▸ **WHAT THE TASK REQUIRES**: Go over the entries and report the lines where the word "this" occurs.

[Collected data entries]

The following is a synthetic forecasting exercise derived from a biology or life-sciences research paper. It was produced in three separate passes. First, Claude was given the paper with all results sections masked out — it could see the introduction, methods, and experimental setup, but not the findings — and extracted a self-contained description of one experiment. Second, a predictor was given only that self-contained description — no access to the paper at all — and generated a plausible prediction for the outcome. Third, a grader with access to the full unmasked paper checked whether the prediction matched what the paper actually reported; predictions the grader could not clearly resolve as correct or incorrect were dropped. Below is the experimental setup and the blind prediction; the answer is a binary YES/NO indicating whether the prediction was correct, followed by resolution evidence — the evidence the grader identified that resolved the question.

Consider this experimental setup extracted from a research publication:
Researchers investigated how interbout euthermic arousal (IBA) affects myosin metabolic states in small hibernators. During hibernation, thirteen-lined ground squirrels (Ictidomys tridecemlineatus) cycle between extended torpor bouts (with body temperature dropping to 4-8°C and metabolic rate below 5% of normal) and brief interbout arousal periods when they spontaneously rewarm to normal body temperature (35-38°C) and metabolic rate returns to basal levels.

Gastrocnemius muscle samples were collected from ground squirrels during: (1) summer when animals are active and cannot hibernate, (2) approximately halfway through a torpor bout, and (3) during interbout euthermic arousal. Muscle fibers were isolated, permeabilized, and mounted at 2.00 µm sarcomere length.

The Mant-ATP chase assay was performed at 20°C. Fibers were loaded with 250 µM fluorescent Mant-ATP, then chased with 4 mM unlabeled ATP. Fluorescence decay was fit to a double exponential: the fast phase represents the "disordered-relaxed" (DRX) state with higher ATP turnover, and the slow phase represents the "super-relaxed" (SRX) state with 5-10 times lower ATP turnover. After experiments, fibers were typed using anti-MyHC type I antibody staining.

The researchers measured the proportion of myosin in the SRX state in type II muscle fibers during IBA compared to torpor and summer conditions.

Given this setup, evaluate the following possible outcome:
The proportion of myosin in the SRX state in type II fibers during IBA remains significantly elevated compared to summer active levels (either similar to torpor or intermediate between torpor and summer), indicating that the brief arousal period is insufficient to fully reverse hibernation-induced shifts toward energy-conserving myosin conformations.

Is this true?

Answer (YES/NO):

▸ **SOLUTION TO THE PROBLEM**:
Consider this experimental setup extracted from a research publication:
Given this setup, evaluate the following possible outcome:
Is this true?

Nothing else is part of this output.